For a movie buff, Mohammad Latief Khan from Srinagar, the memories are as fresh as yesterday. 
Kashmir has always been a muse for the Bollywood movies and the love for movies is deeply inscribed in the hearts of people of the valley. 
“People were crazy about talkies. Mughal gardens, Pahalgam, Gulmarg, Dal Lake were the spots where movies were shot and everybody would look forward to the screening of these movies,” he said. 
He got exposed to Palladium, a local cinema hall, when he was in 10th class by one of his friends. It was the time when radio was the only source of entertainment for people and television was not accessible to the larger population. 
A whole new experience for him, he saw the actors on screen that he used to only listen about from his elders and peers. “Our elders used to go for movies and we used to listen to stories from them. they would not allow us but we would also find ways to go,” he said.  
He further said that once in a while, school authorities would take students to the cinema to watch educational movies, history movies or inspiring movies.  “They would often take us to watch a historic movie where Kublai Khan was one of the characters,” he added. 
With time, women folk too started going to the cinema. Colleges in Srinagar on Saturdays would get off after half day and they would go to watch movies. People would come from far off areas along with their families to watch movies. 
English movies were also screened. To attract larger audiences for those films, cinema owners would translate English names of the films to Urdu on posters.  
During the time of 1970, people were fans of Raj Kapoor, Prem Chopra and Pran, Jeevan, Ajit, Madhubala and Meena Kumari.
On the screening of Mughal-e-Azam, an Indian epic historical film which is popular among masses till today, the local cinemas were packed. People would go to the cinema during Eid day too to watch movies.
Sholay also garnered huge public attention for its dialogues and story plot. Watching Amitabh Bachan having long hair and bell-bottom pants, many men of that time copied his style.
“I saw the movie three times.

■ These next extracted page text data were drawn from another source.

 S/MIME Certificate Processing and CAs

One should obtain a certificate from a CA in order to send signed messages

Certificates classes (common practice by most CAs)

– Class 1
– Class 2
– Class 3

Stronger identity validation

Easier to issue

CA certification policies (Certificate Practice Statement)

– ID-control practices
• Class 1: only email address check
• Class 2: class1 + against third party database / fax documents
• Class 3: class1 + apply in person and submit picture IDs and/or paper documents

It was a good time back then," he added. 
In the 80s, the experience of going to the cinema hall was a surreal one with everyone waiting impatiently for tickets, the best seats that was making everyone float through the aisles of the cinema.
Buying tickets was not easy for everyone like Ghulam Mohd of Bandipora as people in financially weak society were also die hard fans of Bollywood actors of those days.

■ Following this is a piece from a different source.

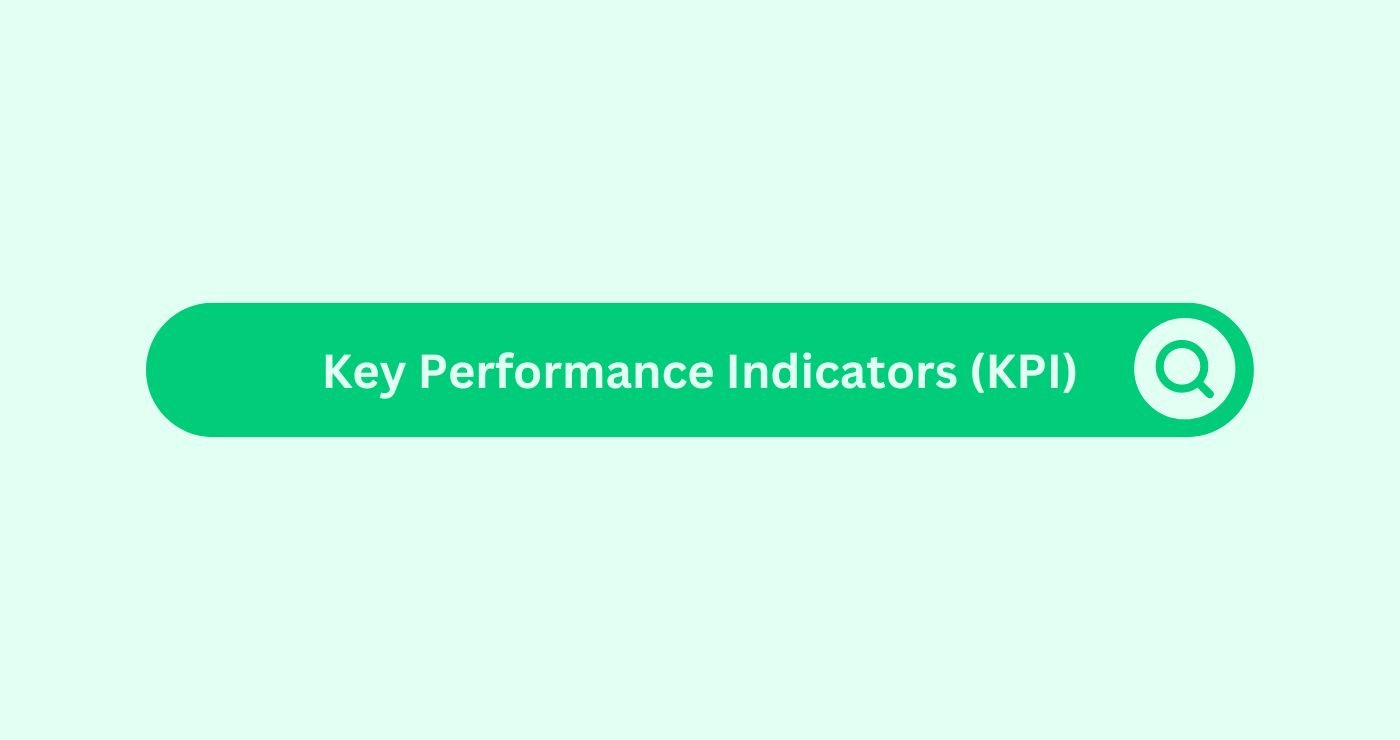 Key Performance Indicators (KPI)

Ahmad said that when he and his colleagues heard that any movie that will be screened in the cinema, they used to eagerly wait for it and used to save money for tickets and travel.
"I vividly remember the first time I watched the movie in a cinema hall in Bandipora when the ever popular movie with evergreen classic songs and the sweetest story was screened and I moved to tears,” he said.  

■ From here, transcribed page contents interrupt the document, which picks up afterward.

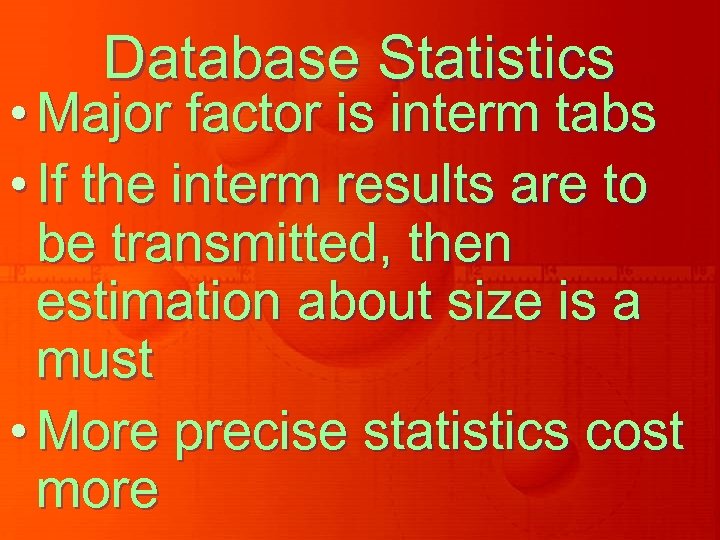 Database Statistics

• Major factor is interm tabs

• If the interm results are to be transmitted, then estimation about size is a must

• More precise statistics cost more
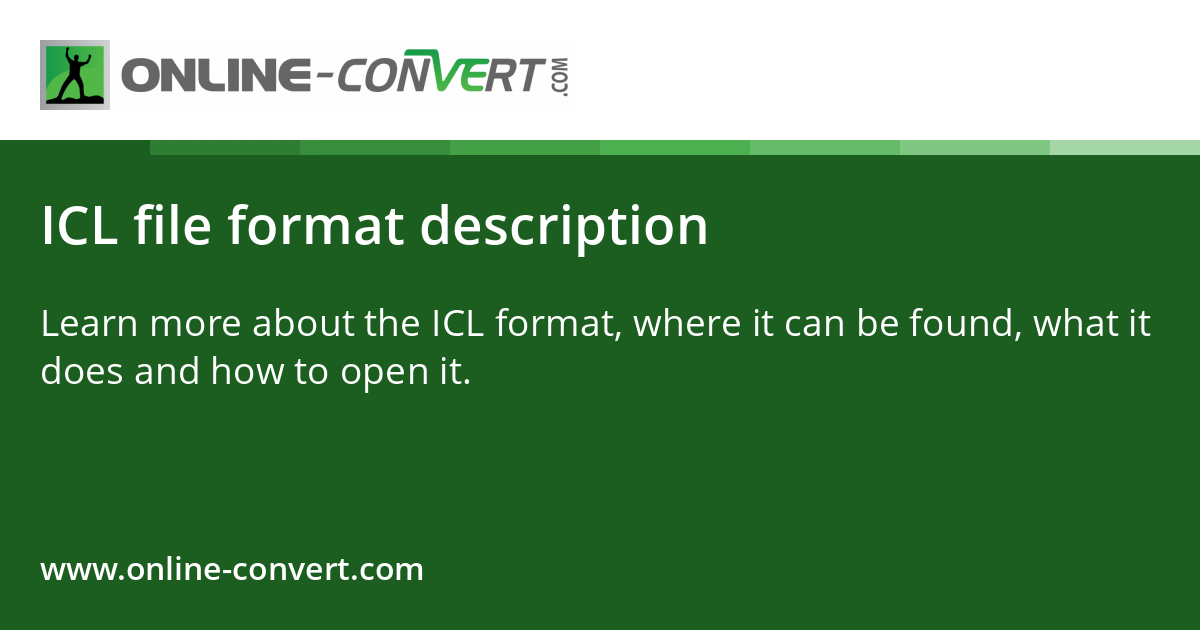 ONLINE-CONVERT.COM

ICL file format description

Learn more about the ICL format, where it can be found, what it does and how to open it.

www.online-convert.com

Ahmad said one of their neighbours had a Black and white television and everyone in the village after returning from school or work would throng to their house and would see some documentary or other programs but the experience of going to a movie hall was an all together unique and different experience. 
He said once they heard the famous romantic movie Mughal e azam will run in a cinema at Srinagar and he along with his friends started planning. "Fortunately i succeeded in managing money and it was a truly mesmerising experience, being a rather long, sad, tragic, musical love story", he said. 
He said with the passage of time, televisions slowly started entering in village lives and they started watching movies on Doordarshan but everyone was always waiting for the next cinema experience. 
Ahmed said that our children have never experienced this magic in Kashmir.  Now, even as Kashmir prepares to release films, his fondest memories will be of another era, when going to a movie theater was a treat for them like no other.